Entre 2018 et 2022, l’état d’avancement moyen de la mise en œuvre des instruments internationaux visant à combattre la pêche INDNR, tel que mesuré par l’indicateur, s’est amélioré dans le monde (UNSD, 2022b; figure 61). Durant cette période, l’indicateur agrégé à l’échelle mondiale est passé de 3 à 4 (pour un score maximum de 5). D’après les informations relatives à l’indicateur 14.6.1 qu’ils ont communiquées, les États ont donc bien avancé dans l’application des mesures recommandées pour combattre la pêche INDNR, puisqu’en 2022 près de 75 pour cent d’entre eux ont obtenu un score élevé sur ce point alors qu’ils n’étaient que 70 pour cent en 2018. Les petits États insulaires en développement, pour lesquels la mise en œuvre complète de ces instruments présente des difficultés particulières compte tenu de la superficie maritime importante placée sous leur juridiction, ont progressé malgré tout, passant d’un niveau de mise en œuvre moyen en 2018 et 2020 à un niveau élevé en 2022. Dans les pays les moins avancés, en revanche, qui ont souvent du mal à mettre en œuvre ces instruments, l’état d’avancement de cette mise en œuvre est resté à un niveau moyen sur toute la période 2018-2022. Lorsqu’on examine les groupes régionaux, une fluctuation est visible au fil du temps dans certaines régions et aucune tendance claire ne peut être décelée dans les niveaux agrégés de mise en œuvre.

Figure 61État d’avancement de la mise en œuvre des instruments internationaux visant à combattre la pêche illicite, non déclarée et non réglementée, par région, 2018-2022 (indicateur 14.6.1 des ODD)

SOURCE: FAO.
1 Le nombre de pays ayant communiqué des données est trop faible pour que l’on puisse calculer un score agrégé pour ce groupe régional en 2022.
NOTE: Le graphique présente le niveau moyen de mise en œuvre mesuré par l’indicateur dans les pays appartenant à chaque groupe, du niveau le plus bas (1) au niveau le plus élevé (5).
SOURCE: FAO.

Les chiffres mondiaux sur l’indicateur 14.6.1 reposent sur les scores obtenus par 50 pour cent environ du nombre total d’États Membres de la FAO, sauf en 2018, où cette proportion a atteint 60 pour cent. Ces chiffres témoignent d’une amélioration globale, mais les variations du nombre et de la composition des États communiquant des données dans un groupe régional particulier peuvent avoir une incidence sur l’indicateur et expliquer les fluctuations de certains scores régionaux observées au fil du temps. Ainsi, le tableau 16 montre qu’entre 2018 et 2022 le nombre d’États concernés ayant communiqué des données sur l’indicateur a nettement chuté en Asie centrale et Asie du Sud (de 7 à 2) et en Afrique subsaharienne (de 18 à 9). Pour dépasser cette limite et parvenir à une analyse de tendance qui rende compte de manière plus précise des progrès accomplis sur l’indicateur 14.6.1, il est nécessaire d’accroître le nombre d’États qui communiquent des données.

○ ○ ○ ○ ○ ○ ○

Objectif énoncé 1:
Pouvez-vous recopier le passage du texte sur la pêche INDNR qui commence aux mots « Figure 61État d’avancement » et s'arrête après « 14.6.1 des ODD) » ?

Données sur les relations spatiales:
○ ○ ○ ○ ○ ○ ○

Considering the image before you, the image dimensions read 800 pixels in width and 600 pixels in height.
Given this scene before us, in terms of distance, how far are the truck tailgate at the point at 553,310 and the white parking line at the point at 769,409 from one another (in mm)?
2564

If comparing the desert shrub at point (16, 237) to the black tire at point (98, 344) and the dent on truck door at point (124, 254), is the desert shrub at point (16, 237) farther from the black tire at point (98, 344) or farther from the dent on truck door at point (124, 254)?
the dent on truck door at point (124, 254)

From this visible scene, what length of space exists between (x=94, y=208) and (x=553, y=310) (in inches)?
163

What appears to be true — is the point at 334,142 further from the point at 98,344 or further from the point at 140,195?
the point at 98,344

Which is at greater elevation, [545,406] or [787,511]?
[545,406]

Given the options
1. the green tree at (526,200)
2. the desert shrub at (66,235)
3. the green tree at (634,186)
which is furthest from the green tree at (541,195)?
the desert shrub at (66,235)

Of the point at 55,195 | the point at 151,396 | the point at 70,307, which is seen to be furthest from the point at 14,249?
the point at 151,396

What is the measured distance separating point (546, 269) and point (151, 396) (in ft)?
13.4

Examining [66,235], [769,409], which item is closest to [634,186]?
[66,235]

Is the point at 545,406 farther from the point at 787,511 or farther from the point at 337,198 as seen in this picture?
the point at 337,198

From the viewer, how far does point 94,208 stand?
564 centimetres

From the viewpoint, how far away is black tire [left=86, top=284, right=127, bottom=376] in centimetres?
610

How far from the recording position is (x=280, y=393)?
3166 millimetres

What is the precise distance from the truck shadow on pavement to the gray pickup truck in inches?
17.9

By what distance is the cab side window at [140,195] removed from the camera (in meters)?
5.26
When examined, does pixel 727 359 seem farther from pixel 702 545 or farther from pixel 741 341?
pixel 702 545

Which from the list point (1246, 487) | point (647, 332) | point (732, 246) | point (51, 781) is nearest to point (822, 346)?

○ ○ ○ ○ ○ ○ ○

Objectif énoncé 2:
Pouvez-vous reprendre les entrées, de la ligne contenant « What is the precise » jusqu'à la fin des entrées, en remplaçant « camera » par « lens » sans rien modifier d'autre, et ne rendre que ces lignes ?

Réponse correcte 1:
Figure 61État d’avancement de la mise en œuvre des instruments internationaux visant à combattre la pêche illicite, non déclarée et non réglementée, par région, 2018-2022 (indicateur 14.6.1 des ODD)

Réponse correcte 2:
What is the precise distance from the truck shadow on pavement to the gray pickup truck in inches?
17.9

By what distance is the cab side window at [140,195] removed from the lens (in meters)?
5.26
When examined, does pixel 727 359 seem farther from pixel 702 545 or farther from pixel 741 341?
pixel 702 545

Which from the list point (1246, 487) | point (647, 332) | point (732, 246) | point (51, 781) is nearest to point (822, 346)?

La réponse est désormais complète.